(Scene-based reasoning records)

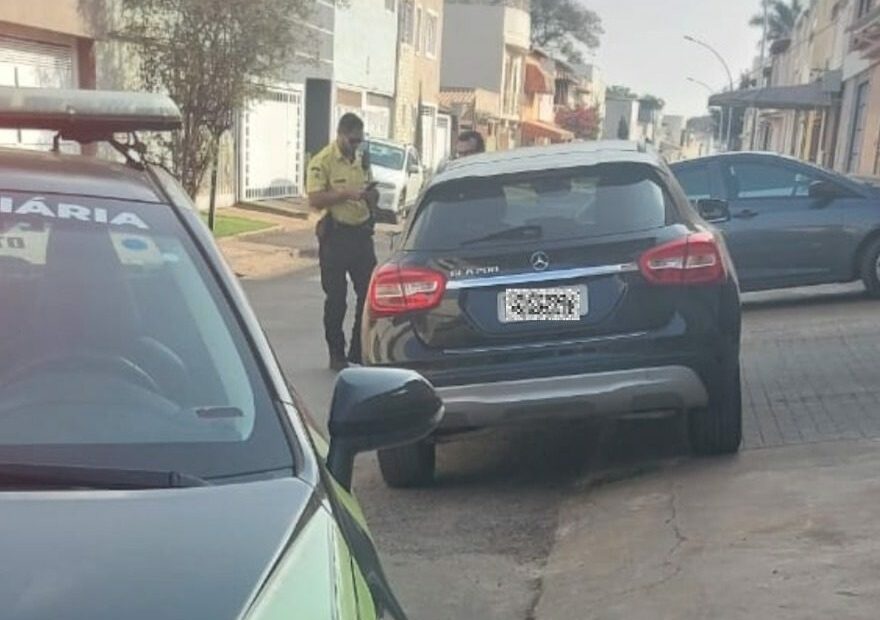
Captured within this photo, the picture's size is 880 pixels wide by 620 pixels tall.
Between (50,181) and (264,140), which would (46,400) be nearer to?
(50,181)

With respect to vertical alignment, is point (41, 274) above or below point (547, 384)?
above

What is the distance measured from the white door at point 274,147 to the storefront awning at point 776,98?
442 inches

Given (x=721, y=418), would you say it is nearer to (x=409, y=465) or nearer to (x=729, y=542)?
(x=729, y=542)

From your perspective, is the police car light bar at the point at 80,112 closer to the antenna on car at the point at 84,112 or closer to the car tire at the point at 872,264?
the antenna on car at the point at 84,112

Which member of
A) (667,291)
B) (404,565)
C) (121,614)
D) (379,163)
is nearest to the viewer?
(121,614)

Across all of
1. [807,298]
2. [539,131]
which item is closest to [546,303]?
[807,298]

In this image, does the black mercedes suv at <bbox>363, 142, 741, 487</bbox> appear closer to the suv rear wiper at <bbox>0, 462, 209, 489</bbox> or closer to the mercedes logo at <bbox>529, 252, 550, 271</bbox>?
the mercedes logo at <bbox>529, 252, 550, 271</bbox>

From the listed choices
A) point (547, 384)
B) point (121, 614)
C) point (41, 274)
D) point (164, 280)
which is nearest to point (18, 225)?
point (41, 274)

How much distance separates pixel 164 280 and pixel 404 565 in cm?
239

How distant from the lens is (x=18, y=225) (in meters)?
2.62

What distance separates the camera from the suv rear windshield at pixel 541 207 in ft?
17.7

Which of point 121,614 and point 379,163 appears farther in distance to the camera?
point 379,163

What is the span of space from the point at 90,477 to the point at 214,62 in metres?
14.6

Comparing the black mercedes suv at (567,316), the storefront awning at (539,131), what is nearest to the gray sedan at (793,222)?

Direction = All of the lines above should be retyped precisely, apart from the pictures.

Problem solution =
Captured within this photo, the picture's size is 880 pixels wide by 620 pixels tall.
Between (50,181) and (264,140), which would (46,400) be nearer to?
(50,181)

With respect to vertical alignment, is point (41, 274) above or below point (547, 384)?
above

What is the distance measured from the white door at point 274,147 to the storefront awning at point 776,98?
442 inches

Given (x=721, y=418), would you say it is nearer to (x=409, y=465) or nearer to (x=729, y=542)?
(x=729, y=542)

From your perspective, is the police car light bar at the point at 80,112 closer to the antenna on car at the point at 84,112 or closer to the car tire at the point at 872,264?
the antenna on car at the point at 84,112

Which member of
A) (667,291)
B) (404,565)
C) (121,614)
D) (379,163)
is nearest to the viewer?
(121,614)

Across all of
1. [807,298]
2. [539,131]
which item is closest to [546,303]?
[807,298]

In this image, does the black mercedes suv at <bbox>363, 142, 741, 487</bbox> appear closer to the suv rear wiper at <bbox>0, 462, 209, 489</bbox> or closer to the mercedes logo at <bbox>529, 252, 550, 271</bbox>?
the mercedes logo at <bbox>529, 252, 550, 271</bbox>

From the listed choices
A) point (547, 384)
B) point (121, 614)
C) point (41, 274)
D) point (164, 280)
which is nearest to point (18, 225)?
point (41, 274)

How much distance separates pixel 164 280 and pixel 404 565 in cm?
239

How distant from the lens is (x=18, y=225) (in meters)?
2.62

What distance separates the camera from the suv rear windshield at pixel 541 207 in ft?
17.7

Which of point 121,614 and point 379,163 appears farther in distance to the camera?
point 379,163

What is the span of space from the point at 90,477 to the point at 214,62 in metres?
14.6

Comparing the black mercedes suv at (567,316), the storefront awning at (539,131), what is nearest to the gray sedan at (793,222)?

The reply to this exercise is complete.